在晚明时期,文士们的生活态度与往昔有了显著不同。他们不再像古代那样对待食物,反而乐于接受他人款待,这种现象在当时社会中颇为罕见。文士们的心灵敏锐,他们的耻感比其他人更强烈,大多数宁愿忍饥挨饿,也不愿意接受“周粟”,即国家发给的一份公粮。但是,晚明时代似乎是个例外。在这段时间里,他们热衷于举办派对和宴会,不仅喜欢去财主家免费享用美食,还乐此不疲地参与到豪华盛宴中去。
例如,有位朱承彩,他虽然家境富裕却不储蓄钱财,而是经常邀请文士和妓女来家中共进晚餐。一年一度的中秋佳节,他曾举行过一次大型盛宴,邀请南京的许多名士共同享用。此外,还有一次,他甚至叫来了四十余名妓女作为酒伴助兴。这一风气,在当时社会上引起了轰动,让人们对于文人这一阶层产生了一种新的理解——他们并不满足于自己家的饭菜,而更喜欢参加公共活动中的分享。
在这样的背景下,一些王伯稠这样的人物也应运而生。他既不考取科举职位也不追求经济上的成功,只是一心写诗,与朋友们饮酒作乐。当有人组织派对,无论是否收到了正式邀请,他都会带着自己的肚皮前往,从容大快朵颐。
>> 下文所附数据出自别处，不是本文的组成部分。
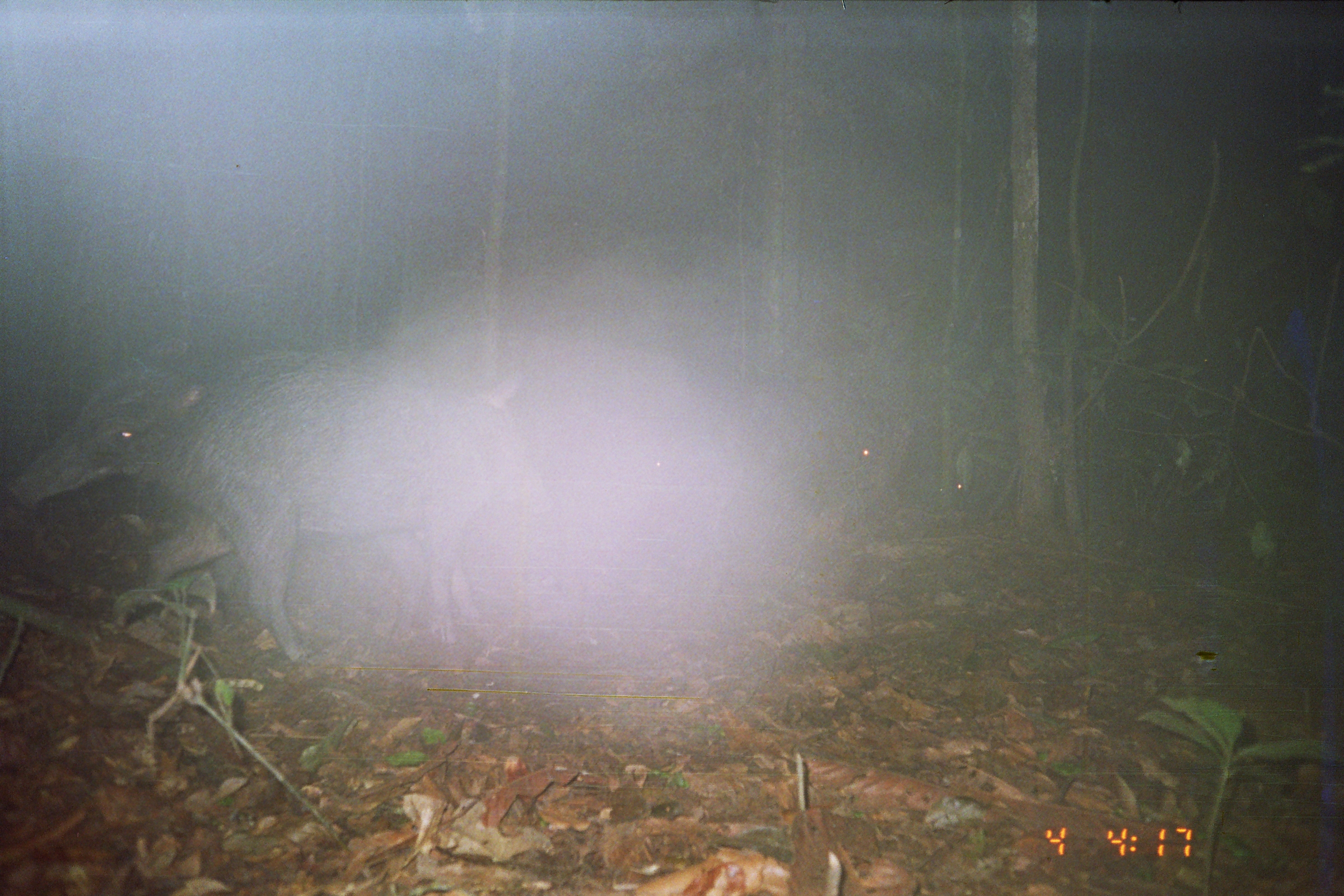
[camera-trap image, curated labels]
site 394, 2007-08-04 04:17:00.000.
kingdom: Animalia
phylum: Chordata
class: Mammalia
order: Artiodactyla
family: Tayassuidae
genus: Tayassu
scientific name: Tayassu pecari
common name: white-lipped peccary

他还有这么一首诗:“天外有凤凰,独立自徘徊。渴饮沆瀣浆,饥餐昆仑芝。”他的行为让后世难以捉摸,为何在晚明这个特殊时期才出现这种现象?
同样地,有很多王伯稠式的人物,他们既不是体制内的人,也没有加入资本主义萌芽的事业,或是在缙绅之间游走,或是在财主家奔波,或是卖画卖诗维持生计。他们过得简单,但又充满了自由,比如吴扩人的情况:他品德高尚,却“衣冠白巾”,口若悬河,“花晨月夕”、“诗坛酒社”、“宾朋谈宴、声妓会集”。林春秀也是如此一个自由撰稿人,但他的生活充满了困顿,最终只能靠蹭吃蹭喝来维持生活。而他的好友郑铎则无怨无悔地供养着他,每天给他送酒喝,并且三十年如一日地陪伴着他,即使面对林春秀的骂声也不退缩。
这些行为背后,是一种特别深厚的情谊和相互扶持,这种情谊跨越了家族之分,更超越了身份等级。在那个时代,商人的地位远高于以前,而文人通过赞扬商人的作品,使得商人们受到了尊重。王守仁提倡平等观念,将农民、工匠、商贩与学者并列,对任何职业都没有高低之分,这样的思想影响深远,使得文化界与经济界之间形成了一种新的关系。
因此,当我们看到李渔带着全家的打秋风问候,以及金圣叹借钱挥霍后拒绝归还,我们可以从不同的角度看待这些行为,它们可能正是晚明特有的文化遗产所致。在那个时代,没有国库支持文学创作,所以民间成了文学爱好的新场所,而那些能夸耀其奢侈生活方式或提供免费资源的人,则成为了焦点人物。不过,看似轻松愉快的表面下,却掩藏着复杂的情感纠葛和社会变迁。